In a desperate attempt to jar him into action, I threatened to have César sold; he ignored me, and when I went to the stables the next week, was informed by Jim that César had, indeed, been sold, to one of the local gentlemen. It was, luckily, well within our expense that I was able to buy back the stallion, and Erik and I never spoke of the incident, though I am of the opinion that he knew full well that I would buy back the horse.
It was many months of restless sleep before, one night, there was no music. Elizabeth and I both met in the corridor—her room was near to mine—and rushed up the stairs to his floor together. Dawn was just peeking over the horizon, and Erik stood in front of his drawing room windows, the curtains flung wide, his hands and face pressed against the glass. He was quoting a French poem that once he had shown to me—or at least, he was quoting one piece of it, over and over again.
"Le front aux vitres comme font les veilleurs de chagrinJe te cherche par-delà l'attentePar-delà moi-même.
Et je ne sais plus tant je t'aime
Lequel de nous deux est absent."
It was a poem by Paul Eluard—or, as I have said, a part of one.
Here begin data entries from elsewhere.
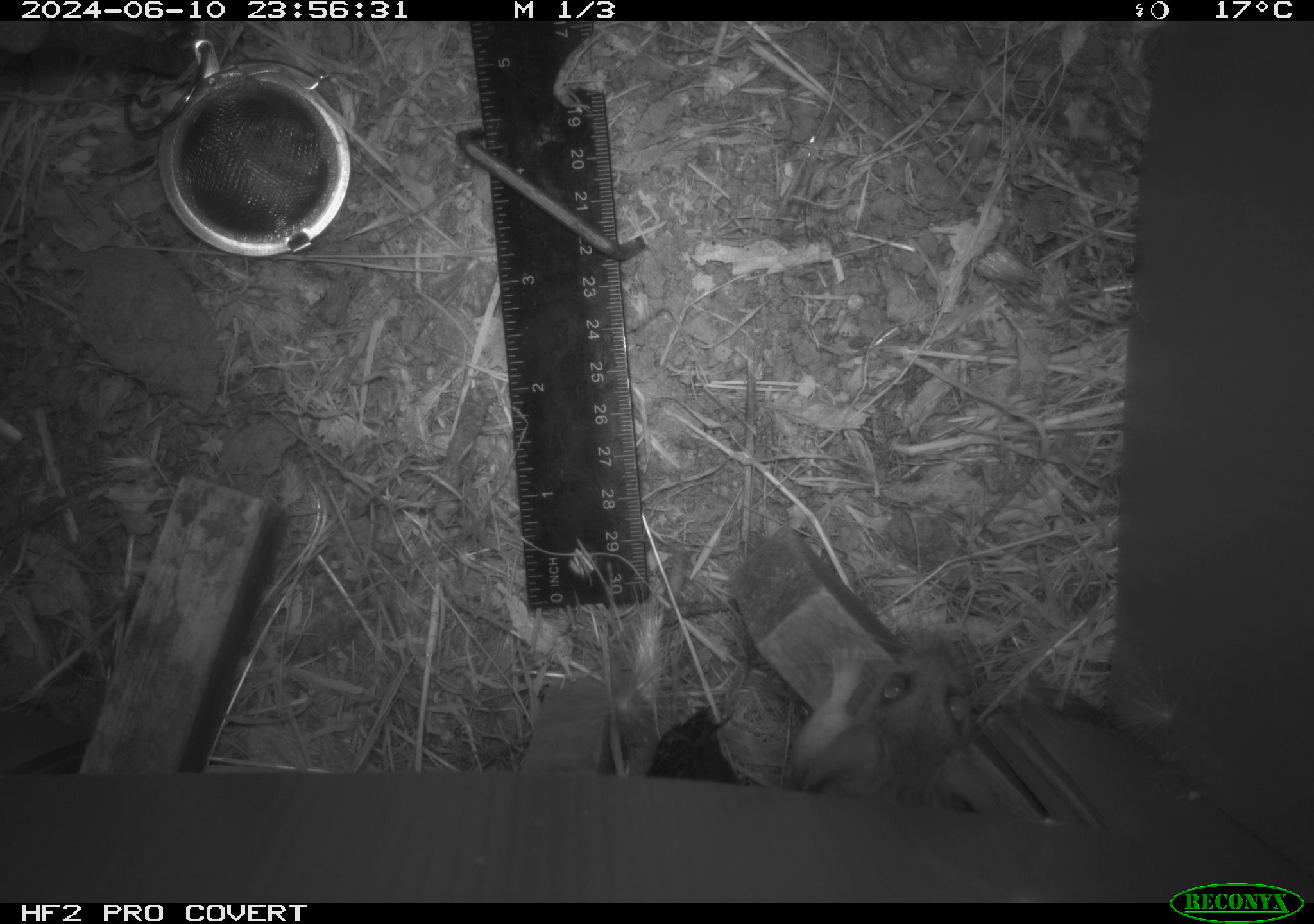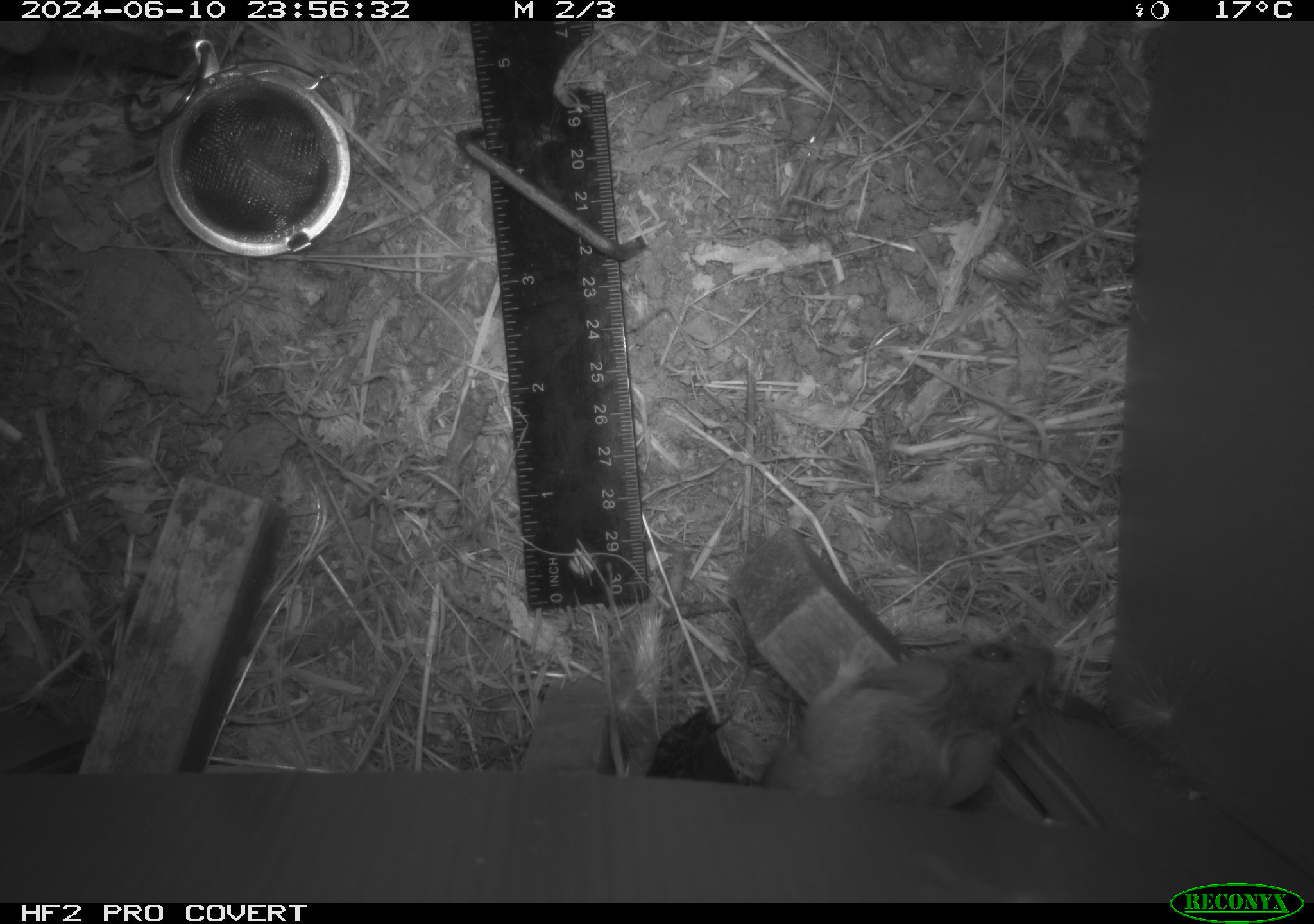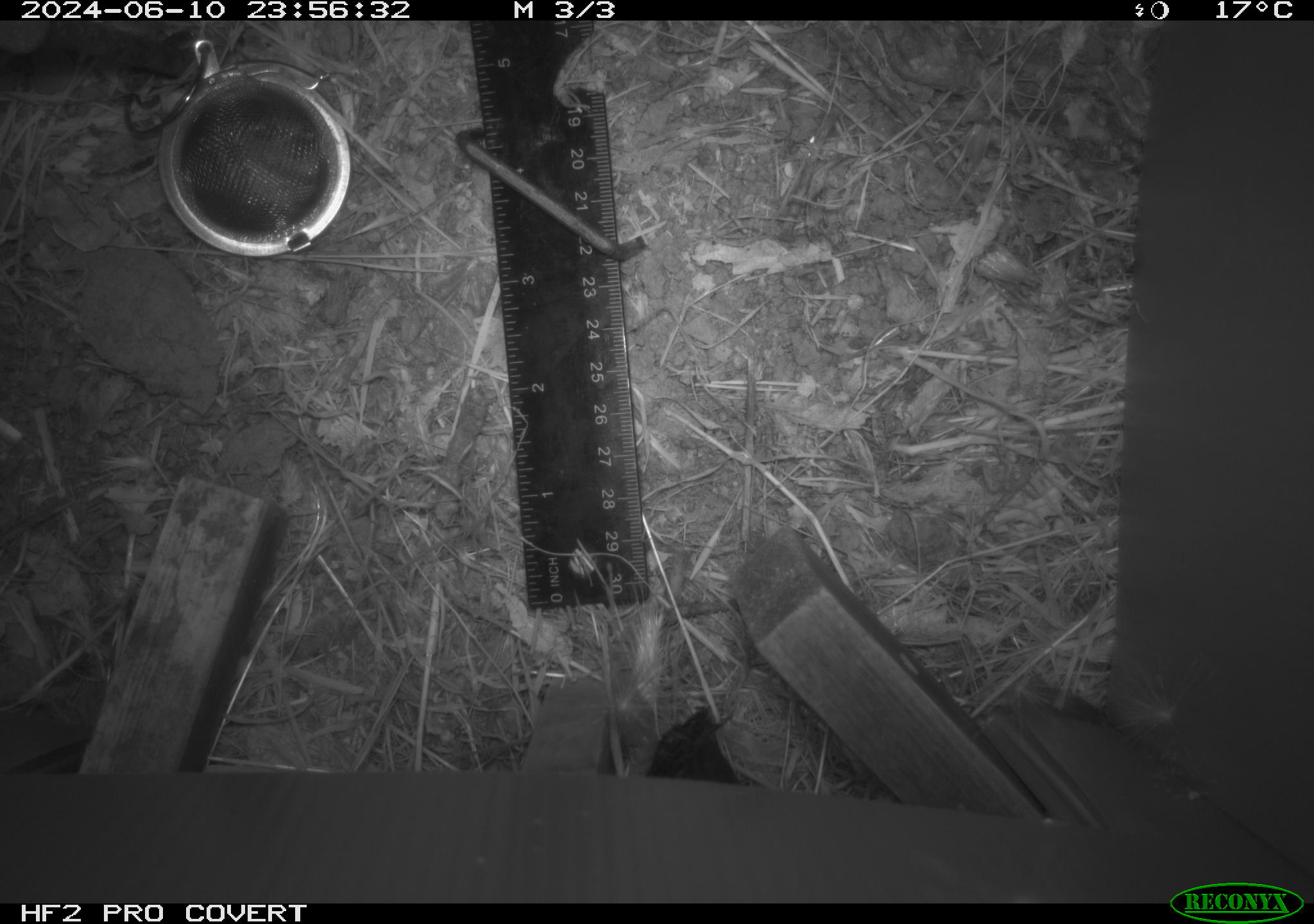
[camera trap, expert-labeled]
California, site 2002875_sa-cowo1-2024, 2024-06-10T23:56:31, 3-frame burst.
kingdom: Animalia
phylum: Chordata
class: Mammalia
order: Rodentia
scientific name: Rodentia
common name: rodent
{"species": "rodent (Rodentia)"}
What he was saying meant,
'With my forehead pressed against the pane as a vigil of sorrowI search for you beyond expectation
Beyond myself.
I love you so much that I no longer know
Which one of us is absent.'
Elizabeth and I clung to one another, shivering, her own cheeks glistening with tears. We watched him for a very long time, as the light slowly flooded the room, and listened as he repeated that stanza over and over again, until it had burned into our memory as surely as it was burned into his.
When he turned around, he was not crying, as I had expected. His mask was back in place, and he looked like the confident, cold man that I had met years ago in a stable, in a town I no longer remembered the name of. The only difference was the growing amount of grey in his hair, for even his weight was back to as it had been then. He had not been eating his meals at all, I would later discover—what I had thought was an occasional refusal of food was actually a total avoidance of it, for he told me he threw his food out the window, when he could remember to, to avoid worrying me. He claimed that he lived solely on music, and that he had neither ate nor slept, and I could believe it. He looked like nothing more than a skeleton.
Erik returned to life as he had known it prior to Elizabeth's arrival, acting for all appearances like a normal person once more—or, as normal as he could ever act. He took his breakfasts in the kitchen with Cook, talking companionably to her; he ate his lunches and dinners in the dining room, with Mrs. Lyle, her daughter, Elizabeth, and myself. He even came and took tea with us on occasion, which was a totally new event—Erik had never cared for tea, and thus had never cared for taking tea. He began riding César again, and Elizabeth gladly joined him. The only real difference in his schedule was that, while he still tutored her in other things, he never again indulged in voice lessons with Elizabeth—and even went so far as to forbid that she could sing in his presence. However, in all other social situations, he endeavored to please me, even going so far as to sit in on a few of my business meetings, though he did little more than sit in the corner and listen attentively.
Still, Elizabeth and I both knew that the façade was as fragile as was the porcelain one on his face.